挿絵を描く時間がなくなり、なんか適当な絵になった。
また、時間が出来たら描き直そう。
この話は、私自身が経験したり、見たりしてきたことをベースに。
この会社の中だったら、私は「ヤマダさん」
いろんな面接を受ける人を「案内」して、また入社時にも説明などをしてきた。
ヤマダさん視点からいろいろな事情を見た。
いつかその事も話にしてみたかった。
「運動音痴」と言うのは、いつも私が母に言われていた事。
でも、子育てをして今考えると私は決して運動音痴ではなかった。
鉄棒や縄跳びうんていなどは、得意だった。
棒上りなんて、お猿のようにするすると一番上まで行った。
ただ、体が小さかったのと腕の力が弱かったためか(握力は結構あった)、ボールを投げたりするのは少し不得意だった。
でも、バスケットボールやドッチボールは好きだった。
走るも今考えるとそこまで遅くなかった。
自転車にも幼稚園の頃に1日で乗れた。
本当に今よく考えると、母が運動音痴と言わなかった妹より、運動は出来たんじゃないかと思う。
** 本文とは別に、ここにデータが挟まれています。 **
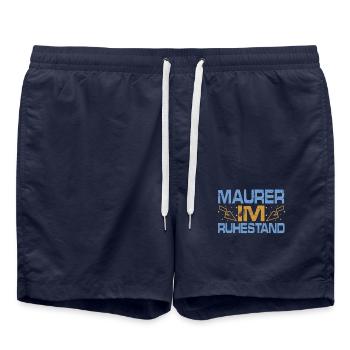 Maurer Rente - Badeshorts - French Navy - Vorne - AI Model Male 185 light (185cm)
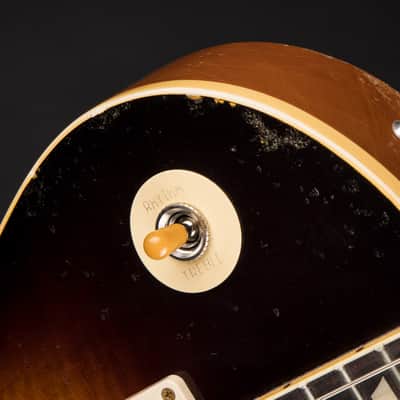 2022 - Gibson Custom Shop Made 2 Measure Murphy Lab '59 Les Paul Standard Murphy Painted Ultra Heavy Aged Kindred Burst #91950A image 17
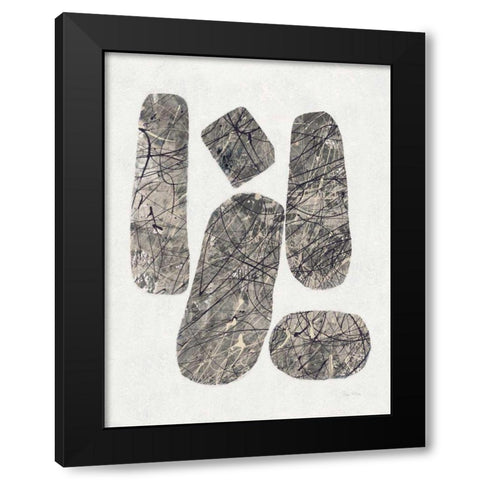 Ballinglen Warm III v2 Black Modern Wood Framed Art Print with Double Matting by Rhue, Piper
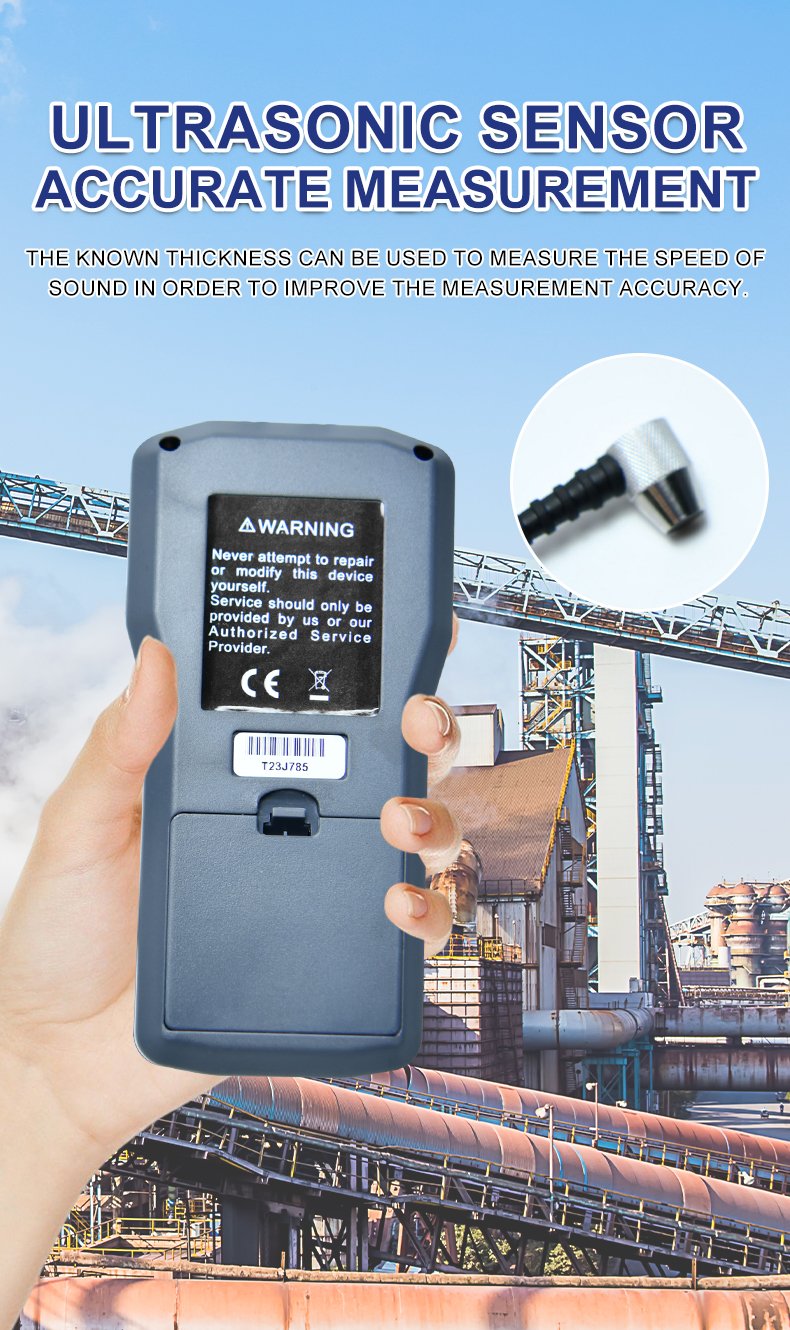 Ultrasonic Thickness Gauge, 1–200mm Range – UM6500 – detailed specification image
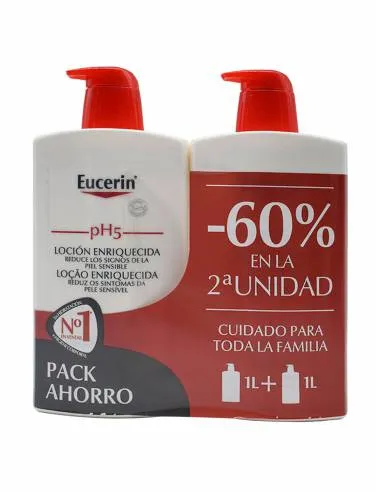 EUCERIN LOCION ENRIQUECIDA DUPLO 1L+1L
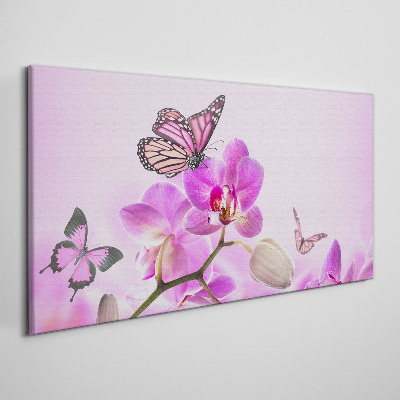 Flower dream with butterflies Canvas Wall art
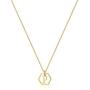 MONOZO Hexagon Initial Necklace for Women, 14k Gold Filled Letter Pendant Necklace Dainty Personalized Alphabet 26 Monogram Initial Necklace for Girls Jewelry Gifts
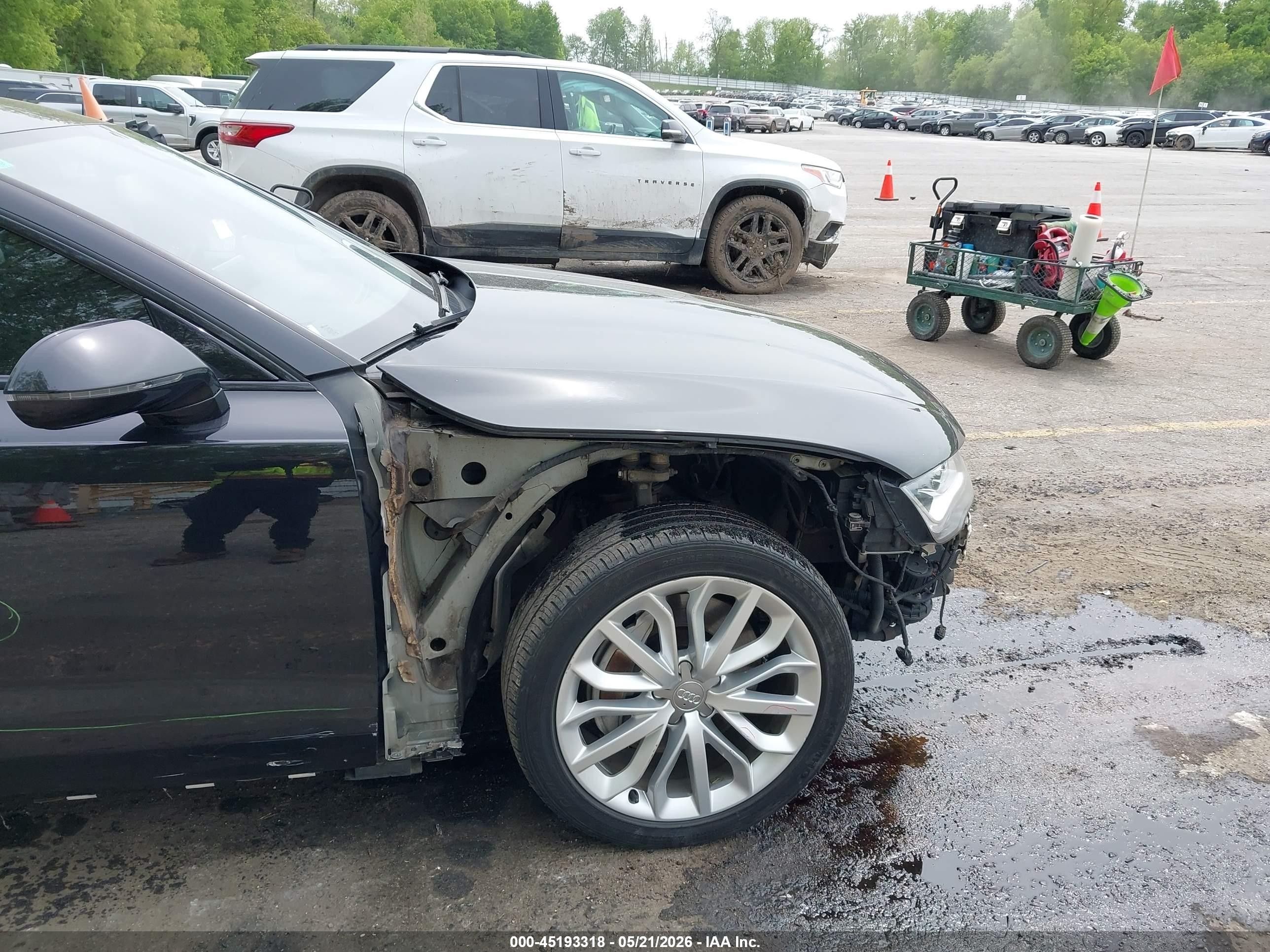 2014 Audi A7 3.0t Premium Plus Черный vin: WAU2GAFCXEN078837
田舎で半分育ったためか、山に祖母と一緒に入ったりしていためか、足も丈夫だ。
何故、母に運動音痴と言われて育ったのか?
多分、動きがゆっくりだったのと子供の頃は小さくて体が弱かったためだと思う。
その点、妹はよく動く子だった。
でも、子育てをしていてわかったのは、良く動くから運動が得意ではないという事。
親が自分の子に「言葉」で檻をつくる。
可能性を押し込める。
そうあってはならない。
今日は、午前中これを書くのに使ってしまった。
買い物はないけど、いつもように出かけたりできなかった。
でも、昨日の疲れが取れないので、さっき公民館まで行ったけど、それだけで終わろうと思う。
一服したらいろいろと家の事をしないと。
次回金曜日は、普通の絵日記で。
「おはなし」は次週のまた水曜日に。
神手さん、実際にいらっしゃった方がモデル。